RECORDS FOR THE EXERCISE START
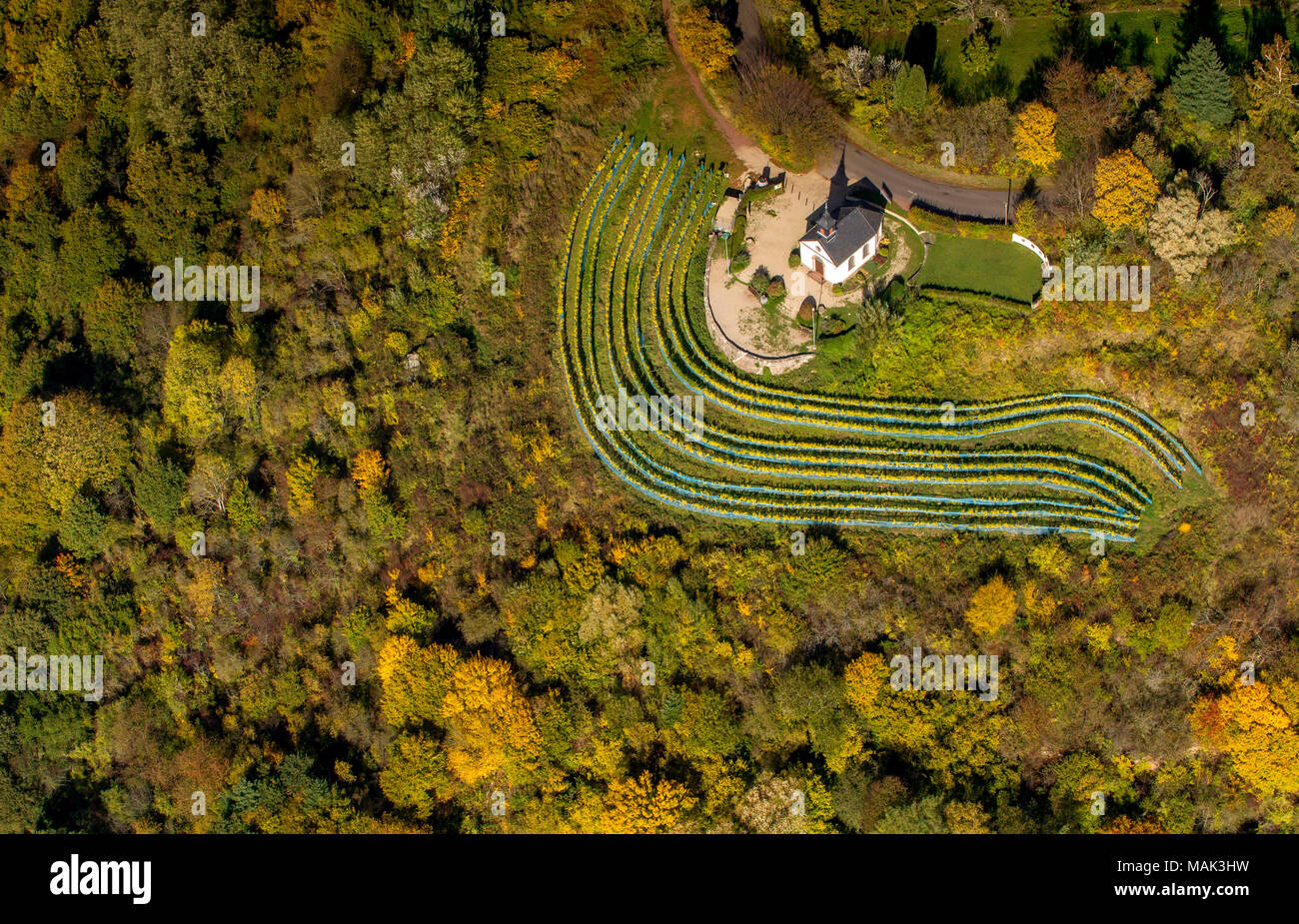 Aerial view, small chapel on the Ellerweg in the midst of vineyards, autumn, autumn leaves, Golden October, Indian Summer, Merzig, Saarland, Germany,  - Stock Image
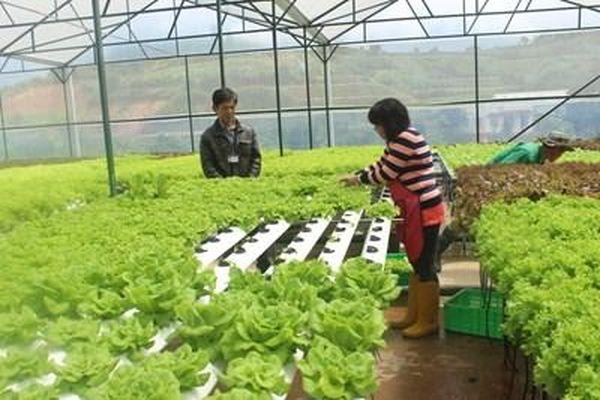 Nông nghiệp tiếp tục là trụ đỡ của nền kinh tế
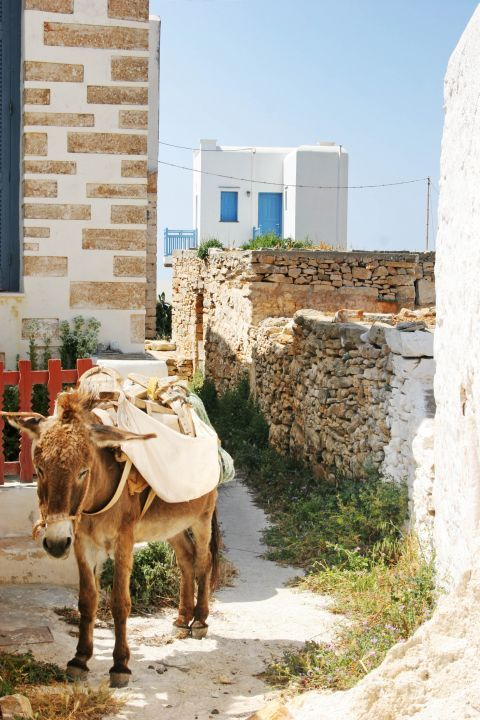 Chora: A lovely donkey.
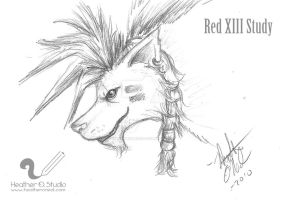 Red XIII Study by stormwhisper02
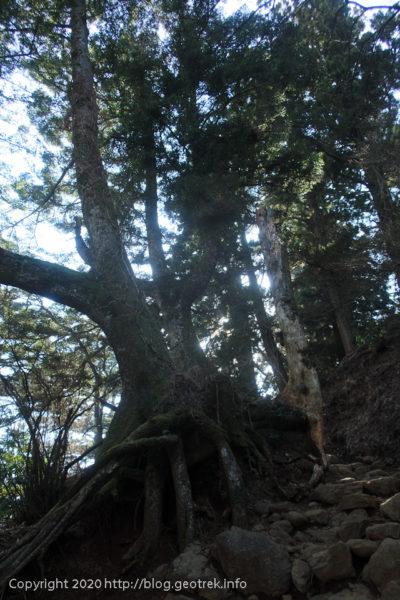 200307 大山阿夫利神社参道の杉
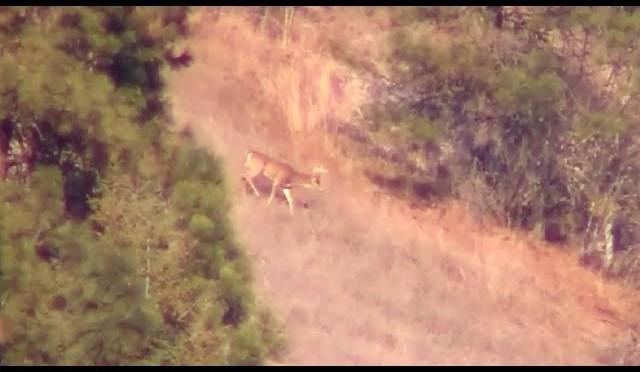 940 Yard Shot – Long Range Whitetail Buck Hunt – 270 WSM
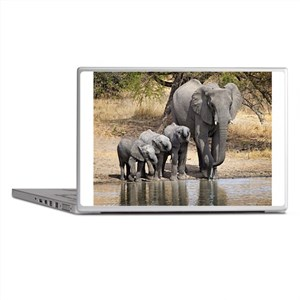 Elephant mom and babies Laptop Skins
RECORDS FOR THE EXERCISE END
> [WHAT YOU HAVE TO DO] Without the pictures, return the records above exactly as given.

> [SOLUTION FOR THIS TASK]
 Aerial view, small chapel on the Ellerweg in the midst of vineyards, autumn, autumn leaves, Golden October, Indian Summer, Merzig, Saarland, Germany,  - Stock Image
 Nông nghiệp tiếp tục là trụ đỡ của nền kinh tế
 Chora: A lovely donkey.
 Red XIII Study by stormwhisper02
 200307 大山阿夫利神社参道の杉
 940 Yard Shot – Long Range Whitetail Buck Hunt – 270 WSM
 Elephant mom and babies Laptop Skins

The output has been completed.